### Document text
..............................

At this point, the Coens are like Michael Jordan or Jimi Hendrix: there's just nobody performing at their level. And as great as their 80's/90's run was, they actually got BETTER in the 00's. Despite blowing a year unsuccessfully developing To the White Sea, then making the middling screwball comedy Intolerable Cruelty and a poorly-received remake of The Lady Killers (which I still haven't seen), they still managed to put out five masterpieces in the course of the decade. A Serious Man, while it's not my favorite of their films, is an incredibly dense piece of work that I know is going to reward repeat viewings over the years to come. I had to literally restrain myself from including their pitch-perfect film noir The Man Who Wasn't There. And I tried to convince myself not to include Burn After Reading, but fuck it, this nasty little screwball noir is just too damn good to leave off.

..............................

(Collected data entries)

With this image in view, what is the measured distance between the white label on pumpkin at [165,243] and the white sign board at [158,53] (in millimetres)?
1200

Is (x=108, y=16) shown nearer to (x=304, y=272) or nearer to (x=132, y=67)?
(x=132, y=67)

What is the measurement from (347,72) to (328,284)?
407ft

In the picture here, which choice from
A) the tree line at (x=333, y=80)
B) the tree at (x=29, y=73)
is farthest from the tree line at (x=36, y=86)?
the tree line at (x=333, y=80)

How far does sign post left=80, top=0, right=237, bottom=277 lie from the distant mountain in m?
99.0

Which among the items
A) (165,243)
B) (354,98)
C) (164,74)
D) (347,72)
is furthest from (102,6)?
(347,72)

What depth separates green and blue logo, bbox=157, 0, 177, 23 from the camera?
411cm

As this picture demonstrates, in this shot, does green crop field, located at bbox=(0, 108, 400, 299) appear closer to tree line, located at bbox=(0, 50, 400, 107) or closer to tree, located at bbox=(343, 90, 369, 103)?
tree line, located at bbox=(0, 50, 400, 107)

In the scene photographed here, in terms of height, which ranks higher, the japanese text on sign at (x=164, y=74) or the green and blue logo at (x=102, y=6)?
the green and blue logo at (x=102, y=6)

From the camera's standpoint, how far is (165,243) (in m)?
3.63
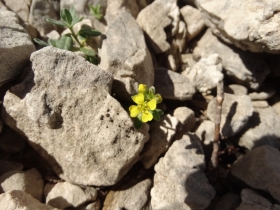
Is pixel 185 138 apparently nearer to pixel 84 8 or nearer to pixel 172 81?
pixel 172 81

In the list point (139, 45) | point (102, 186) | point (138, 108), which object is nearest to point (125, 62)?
point (139, 45)

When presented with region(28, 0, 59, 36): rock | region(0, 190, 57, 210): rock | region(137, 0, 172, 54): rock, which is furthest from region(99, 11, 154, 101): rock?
region(0, 190, 57, 210): rock

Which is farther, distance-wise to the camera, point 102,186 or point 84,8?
point 84,8

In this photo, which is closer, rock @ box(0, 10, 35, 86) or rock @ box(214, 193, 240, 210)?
rock @ box(0, 10, 35, 86)

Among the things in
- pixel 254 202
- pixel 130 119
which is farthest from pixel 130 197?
pixel 254 202

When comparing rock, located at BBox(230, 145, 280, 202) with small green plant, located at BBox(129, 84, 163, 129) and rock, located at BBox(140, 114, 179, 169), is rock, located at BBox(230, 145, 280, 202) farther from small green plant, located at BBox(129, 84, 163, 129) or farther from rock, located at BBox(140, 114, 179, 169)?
small green plant, located at BBox(129, 84, 163, 129)

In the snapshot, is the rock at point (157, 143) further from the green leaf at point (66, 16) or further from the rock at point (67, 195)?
the green leaf at point (66, 16)
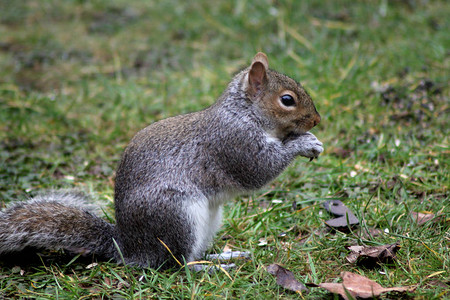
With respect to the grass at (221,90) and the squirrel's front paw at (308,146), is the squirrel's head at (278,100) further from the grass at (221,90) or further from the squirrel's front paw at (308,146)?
the grass at (221,90)

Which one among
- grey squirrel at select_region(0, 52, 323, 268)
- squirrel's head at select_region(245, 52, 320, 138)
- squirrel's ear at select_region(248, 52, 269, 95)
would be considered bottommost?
grey squirrel at select_region(0, 52, 323, 268)

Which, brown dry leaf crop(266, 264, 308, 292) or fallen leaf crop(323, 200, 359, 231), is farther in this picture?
fallen leaf crop(323, 200, 359, 231)

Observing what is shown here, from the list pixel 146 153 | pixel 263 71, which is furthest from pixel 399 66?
pixel 146 153

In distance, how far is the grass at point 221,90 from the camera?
274 cm

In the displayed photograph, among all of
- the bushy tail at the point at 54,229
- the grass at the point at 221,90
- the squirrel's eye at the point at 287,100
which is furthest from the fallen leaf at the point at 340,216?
the bushy tail at the point at 54,229

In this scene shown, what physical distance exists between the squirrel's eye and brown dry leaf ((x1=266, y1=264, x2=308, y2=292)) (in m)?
0.96

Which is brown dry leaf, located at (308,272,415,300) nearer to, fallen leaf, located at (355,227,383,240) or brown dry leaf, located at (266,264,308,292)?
brown dry leaf, located at (266,264,308,292)

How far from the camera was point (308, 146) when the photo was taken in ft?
9.87

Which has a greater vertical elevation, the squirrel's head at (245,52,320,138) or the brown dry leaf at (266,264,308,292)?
the squirrel's head at (245,52,320,138)

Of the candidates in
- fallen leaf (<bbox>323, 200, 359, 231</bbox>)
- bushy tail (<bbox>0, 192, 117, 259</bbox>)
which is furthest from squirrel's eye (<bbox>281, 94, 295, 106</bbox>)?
bushy tail (<bbox>0, 192, 117, 259</bbox>)

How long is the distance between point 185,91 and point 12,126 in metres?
1.74

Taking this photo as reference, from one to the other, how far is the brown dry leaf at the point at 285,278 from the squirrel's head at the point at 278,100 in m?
0.83

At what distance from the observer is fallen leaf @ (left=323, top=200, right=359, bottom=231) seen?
308 cm

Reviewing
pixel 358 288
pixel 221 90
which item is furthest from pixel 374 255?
pixel 221 90
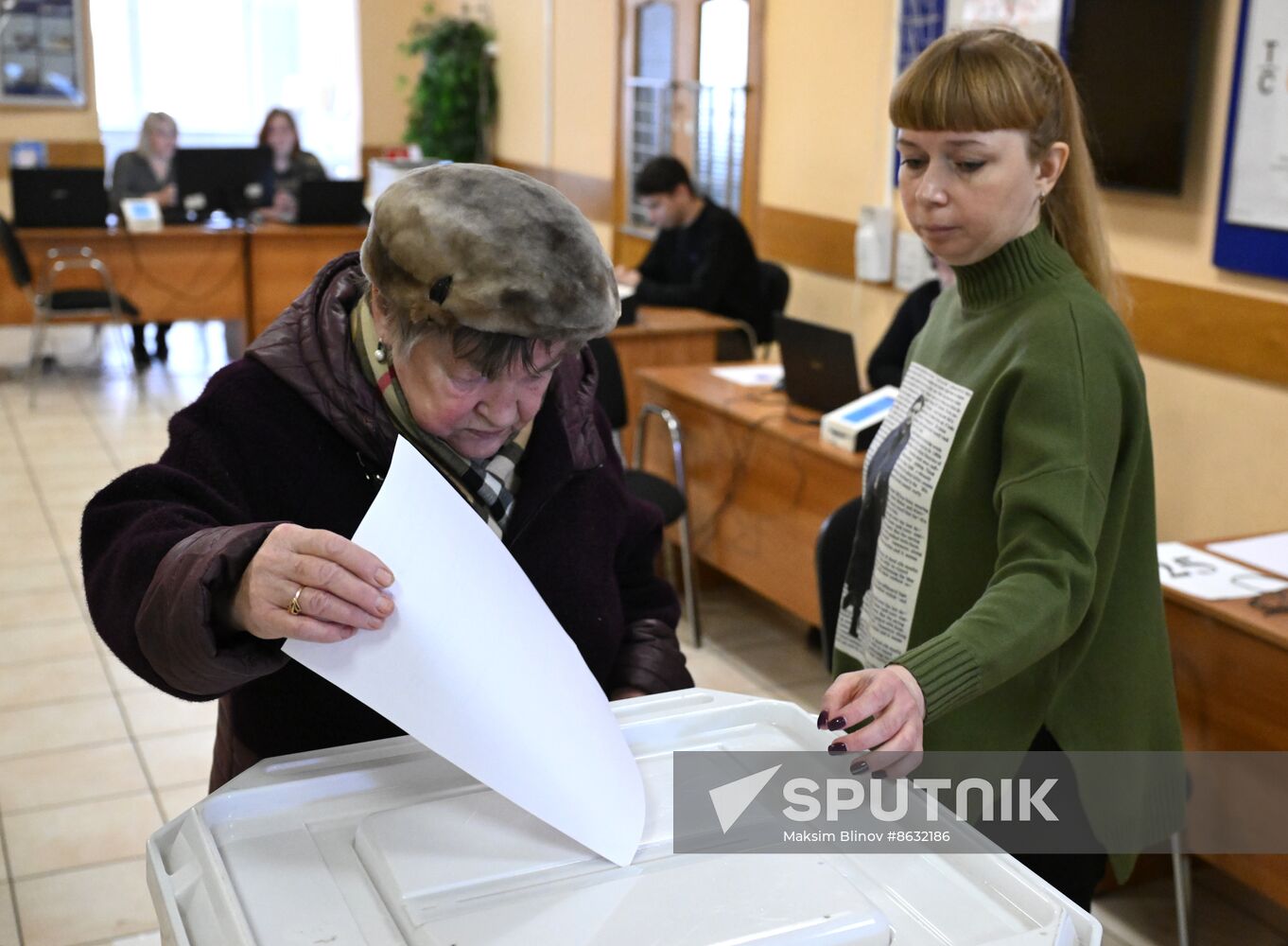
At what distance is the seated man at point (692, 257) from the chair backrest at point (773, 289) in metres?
0.02

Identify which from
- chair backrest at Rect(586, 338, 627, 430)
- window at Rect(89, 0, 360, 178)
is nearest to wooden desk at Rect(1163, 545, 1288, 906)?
chair backrest at Rect(586, 338, 627, 430)

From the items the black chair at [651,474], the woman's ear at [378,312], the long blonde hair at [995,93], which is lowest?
the black chair at [651,474]

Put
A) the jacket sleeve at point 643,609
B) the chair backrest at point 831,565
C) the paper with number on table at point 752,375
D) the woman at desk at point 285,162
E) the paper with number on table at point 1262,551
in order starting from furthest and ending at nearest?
the woman at desk at point 285,162 → the paper with number on table at point 752,375 → the paper with number on table at point 1262,551 → the chair backrest at point 831,565 → the jacket sleeve at point 643,609

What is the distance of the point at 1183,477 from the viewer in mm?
3570

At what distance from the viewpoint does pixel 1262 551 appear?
8.72ft

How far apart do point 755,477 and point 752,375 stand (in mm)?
569

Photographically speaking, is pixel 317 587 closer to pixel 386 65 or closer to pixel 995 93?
pixel 995 93

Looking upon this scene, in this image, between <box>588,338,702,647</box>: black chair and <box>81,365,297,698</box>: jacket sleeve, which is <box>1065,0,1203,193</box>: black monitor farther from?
<box>81,365,297,698</box>: jacket sleeve

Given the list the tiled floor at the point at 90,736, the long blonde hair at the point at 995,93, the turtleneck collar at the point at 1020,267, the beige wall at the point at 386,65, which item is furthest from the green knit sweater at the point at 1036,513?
the beige wall at the point at 386,65

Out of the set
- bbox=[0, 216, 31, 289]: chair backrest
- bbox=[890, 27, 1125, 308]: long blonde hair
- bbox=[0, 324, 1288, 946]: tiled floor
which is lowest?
bbox=[0, 324, 1288, 946]: tiled floor

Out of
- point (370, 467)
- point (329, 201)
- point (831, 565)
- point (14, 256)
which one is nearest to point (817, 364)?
point (831, 565)

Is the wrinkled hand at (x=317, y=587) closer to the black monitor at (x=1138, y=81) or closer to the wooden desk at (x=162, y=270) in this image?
the black monitor at (x=1138, y=81)

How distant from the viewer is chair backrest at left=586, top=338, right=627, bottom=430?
12.2 ft

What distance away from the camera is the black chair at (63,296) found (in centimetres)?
657
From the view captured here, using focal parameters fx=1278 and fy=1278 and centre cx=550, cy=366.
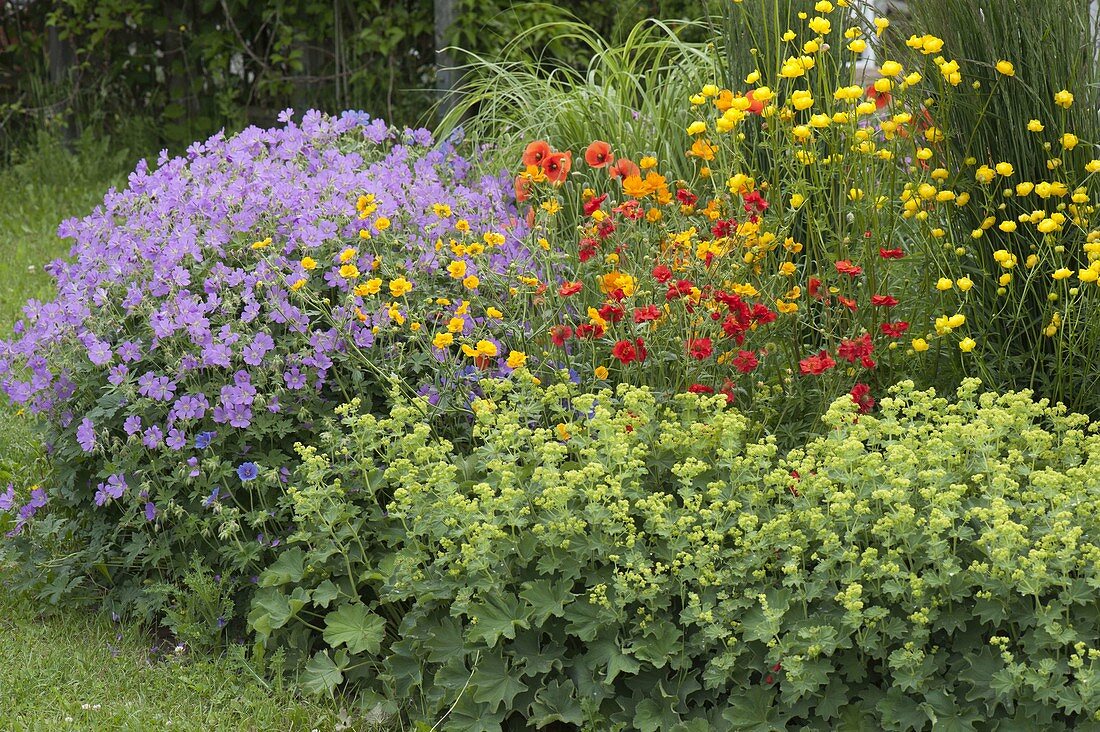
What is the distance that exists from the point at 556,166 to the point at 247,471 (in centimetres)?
122

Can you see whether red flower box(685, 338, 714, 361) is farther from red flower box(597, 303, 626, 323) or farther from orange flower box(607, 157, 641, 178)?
orange flower box(607, 157, 641, 178)

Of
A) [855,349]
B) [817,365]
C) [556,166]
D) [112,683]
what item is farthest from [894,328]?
[112,683]

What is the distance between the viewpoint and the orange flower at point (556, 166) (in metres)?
3.52

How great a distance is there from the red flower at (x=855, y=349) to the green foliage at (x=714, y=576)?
207mm

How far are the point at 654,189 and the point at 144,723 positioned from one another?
1.82m

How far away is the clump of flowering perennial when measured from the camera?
3.17m

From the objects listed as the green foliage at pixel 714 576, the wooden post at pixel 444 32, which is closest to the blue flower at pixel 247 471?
the green foliage at pixel 714 576

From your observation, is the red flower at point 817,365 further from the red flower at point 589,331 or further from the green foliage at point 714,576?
the red flower at point 589,331

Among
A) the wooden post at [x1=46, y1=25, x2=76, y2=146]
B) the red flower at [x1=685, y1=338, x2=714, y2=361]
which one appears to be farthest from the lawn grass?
the wooden post at [x1=46, y1=25, x2=76, y2=146]

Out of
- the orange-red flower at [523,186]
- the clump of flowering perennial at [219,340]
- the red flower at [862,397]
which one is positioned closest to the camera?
the red flower at [862,397]

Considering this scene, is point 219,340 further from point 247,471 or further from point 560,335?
point 560,335

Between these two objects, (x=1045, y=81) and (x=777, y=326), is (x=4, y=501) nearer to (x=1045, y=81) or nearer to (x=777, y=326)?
(x=777, y=326)

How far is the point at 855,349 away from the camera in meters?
3.01

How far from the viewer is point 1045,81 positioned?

..............................

### Activity
Reproduce word for word the Coen brothers text from "At this point, the" up to and including "to leave off.". Rely only on the Coen brothers text for your answers.

### Response area
At this point, the Coens are like Michael Jordan or Jimi Hendrix: there's just nobody performing at their level. And as great as their 80's/90's run was, they actually got BETTER in the 00's. Despite blowing a year unsuccessfully developing To the White Sea, then making the middling screwball comedy Intolerable Cruelty and a poorly-received remake of The Lady Killers (which I still haven't seen), they still managed to put out five masterpieces in the course of the decade. A Serious Man, while it's not my favorite of their films, is an incredibly dense piece of work that I know is going to reward repeat viewings over the years to come. I had to literally restrain myself from including their pitch-perfect film noir The Man Who Wasn't There. And I tried to convince myself not to include Burn After Reading, but fuck it, this nasty little screwball noir is just too damn good to leave off.